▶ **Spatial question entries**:
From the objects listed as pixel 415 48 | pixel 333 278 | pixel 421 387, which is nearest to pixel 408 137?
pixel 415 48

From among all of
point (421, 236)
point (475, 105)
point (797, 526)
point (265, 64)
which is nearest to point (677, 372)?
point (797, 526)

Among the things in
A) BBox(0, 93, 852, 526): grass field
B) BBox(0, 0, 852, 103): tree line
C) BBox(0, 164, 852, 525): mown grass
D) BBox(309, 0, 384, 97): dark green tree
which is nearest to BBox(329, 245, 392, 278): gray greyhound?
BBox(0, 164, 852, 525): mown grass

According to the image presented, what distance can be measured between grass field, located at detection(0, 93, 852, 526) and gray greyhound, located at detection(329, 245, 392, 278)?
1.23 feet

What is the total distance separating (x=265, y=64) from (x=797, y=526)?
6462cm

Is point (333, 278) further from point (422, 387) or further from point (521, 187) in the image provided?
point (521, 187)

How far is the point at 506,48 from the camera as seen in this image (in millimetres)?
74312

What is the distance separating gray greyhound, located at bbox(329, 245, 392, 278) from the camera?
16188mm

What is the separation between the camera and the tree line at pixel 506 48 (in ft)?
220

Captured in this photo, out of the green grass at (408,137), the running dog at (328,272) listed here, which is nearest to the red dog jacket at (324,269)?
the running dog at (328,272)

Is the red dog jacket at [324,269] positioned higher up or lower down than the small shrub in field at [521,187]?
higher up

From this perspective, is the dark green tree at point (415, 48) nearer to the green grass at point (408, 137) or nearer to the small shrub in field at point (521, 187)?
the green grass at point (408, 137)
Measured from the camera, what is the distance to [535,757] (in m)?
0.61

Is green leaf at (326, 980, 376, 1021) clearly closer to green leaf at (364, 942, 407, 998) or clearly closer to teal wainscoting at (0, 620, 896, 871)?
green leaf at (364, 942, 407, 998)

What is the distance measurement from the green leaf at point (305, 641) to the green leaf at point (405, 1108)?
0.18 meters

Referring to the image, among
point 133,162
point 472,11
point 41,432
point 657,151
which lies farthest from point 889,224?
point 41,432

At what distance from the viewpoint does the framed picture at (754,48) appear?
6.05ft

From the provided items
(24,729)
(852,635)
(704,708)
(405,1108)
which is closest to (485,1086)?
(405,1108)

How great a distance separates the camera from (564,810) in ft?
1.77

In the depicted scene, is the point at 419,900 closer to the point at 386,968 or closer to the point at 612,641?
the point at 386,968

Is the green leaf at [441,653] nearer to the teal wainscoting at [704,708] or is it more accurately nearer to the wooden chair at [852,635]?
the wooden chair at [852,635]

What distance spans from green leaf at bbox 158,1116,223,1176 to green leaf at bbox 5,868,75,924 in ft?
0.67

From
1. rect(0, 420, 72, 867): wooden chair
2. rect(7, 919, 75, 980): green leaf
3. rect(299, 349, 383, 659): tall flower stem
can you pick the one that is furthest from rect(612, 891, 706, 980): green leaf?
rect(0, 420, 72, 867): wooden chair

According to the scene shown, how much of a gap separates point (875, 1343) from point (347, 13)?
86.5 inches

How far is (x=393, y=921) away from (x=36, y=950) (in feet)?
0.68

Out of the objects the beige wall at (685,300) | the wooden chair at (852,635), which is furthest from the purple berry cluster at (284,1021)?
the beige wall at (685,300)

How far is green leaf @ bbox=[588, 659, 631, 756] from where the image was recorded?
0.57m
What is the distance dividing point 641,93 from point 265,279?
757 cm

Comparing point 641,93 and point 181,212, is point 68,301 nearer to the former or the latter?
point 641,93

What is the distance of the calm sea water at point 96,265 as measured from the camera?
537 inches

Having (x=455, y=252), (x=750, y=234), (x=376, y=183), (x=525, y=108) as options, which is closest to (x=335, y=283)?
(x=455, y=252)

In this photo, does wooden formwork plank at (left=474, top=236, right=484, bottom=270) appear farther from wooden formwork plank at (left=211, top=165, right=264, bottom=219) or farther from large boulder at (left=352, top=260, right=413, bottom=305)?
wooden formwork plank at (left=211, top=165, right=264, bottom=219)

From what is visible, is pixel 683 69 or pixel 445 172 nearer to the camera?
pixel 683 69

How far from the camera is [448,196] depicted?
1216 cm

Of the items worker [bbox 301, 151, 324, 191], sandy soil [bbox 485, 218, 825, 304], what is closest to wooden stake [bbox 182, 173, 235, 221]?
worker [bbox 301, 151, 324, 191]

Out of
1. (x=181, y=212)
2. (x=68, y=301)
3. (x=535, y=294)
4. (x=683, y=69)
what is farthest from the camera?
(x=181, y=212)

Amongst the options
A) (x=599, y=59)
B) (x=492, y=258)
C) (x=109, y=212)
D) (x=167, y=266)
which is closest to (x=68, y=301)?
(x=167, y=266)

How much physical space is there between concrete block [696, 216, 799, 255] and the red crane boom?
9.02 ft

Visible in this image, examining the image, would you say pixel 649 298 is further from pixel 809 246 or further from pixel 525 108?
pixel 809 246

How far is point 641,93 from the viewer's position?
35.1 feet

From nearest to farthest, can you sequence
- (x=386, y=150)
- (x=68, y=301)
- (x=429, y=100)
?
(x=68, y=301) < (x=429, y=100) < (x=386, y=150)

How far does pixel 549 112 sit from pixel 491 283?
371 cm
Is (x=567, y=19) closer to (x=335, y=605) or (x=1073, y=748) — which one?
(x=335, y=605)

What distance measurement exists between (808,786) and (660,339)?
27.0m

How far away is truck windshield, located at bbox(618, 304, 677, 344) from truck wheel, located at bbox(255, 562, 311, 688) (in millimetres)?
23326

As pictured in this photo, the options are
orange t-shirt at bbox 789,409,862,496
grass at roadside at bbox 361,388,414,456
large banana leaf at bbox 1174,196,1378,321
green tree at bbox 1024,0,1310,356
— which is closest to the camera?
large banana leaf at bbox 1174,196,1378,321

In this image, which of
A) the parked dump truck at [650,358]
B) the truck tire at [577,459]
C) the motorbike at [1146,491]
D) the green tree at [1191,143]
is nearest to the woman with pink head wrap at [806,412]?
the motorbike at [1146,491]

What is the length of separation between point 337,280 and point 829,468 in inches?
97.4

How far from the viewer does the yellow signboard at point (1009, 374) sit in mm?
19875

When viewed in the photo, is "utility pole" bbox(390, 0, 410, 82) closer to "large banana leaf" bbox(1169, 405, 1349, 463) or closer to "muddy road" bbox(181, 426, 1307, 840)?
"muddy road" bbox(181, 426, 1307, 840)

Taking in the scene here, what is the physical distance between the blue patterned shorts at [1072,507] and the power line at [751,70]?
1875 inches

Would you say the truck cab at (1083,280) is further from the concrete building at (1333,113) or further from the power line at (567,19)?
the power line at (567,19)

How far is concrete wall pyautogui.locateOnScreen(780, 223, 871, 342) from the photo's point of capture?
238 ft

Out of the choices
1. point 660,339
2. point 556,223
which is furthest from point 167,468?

▶ **Brief**:
Lay out the lines of the entries as a Markdown table with the columns Row and Line, starting at the line that contains "Taking in the" and ending at the last line of the entries, and leave out blank lines.

▶ **Answer to this problem**:
| Row | Line |
|---|---|
| 1 | Taking in the scene here, what is the physical distance between the blue patterned shorts at [1072,507] and the power line at [751,70]? |
| 2 | 1875 inches |
| 3 | Would you say the truck cab at (1083,280) is further from the concrete building at (1333,113) or further from the power line at (567,19)? |
| 4 | the power line at (567,19) |
| 5 | How far is concrete wall pyautogui.locateOnScreen(780, 223, 871, 342) from the photo's point of capture? |
| 6 | 238 ft |
| 7 | Out of the choices |
| 8 | 1. point 660,339 |
| 9 | 2. point 556,223 |
| 10 | which is furthest from point 167,468? |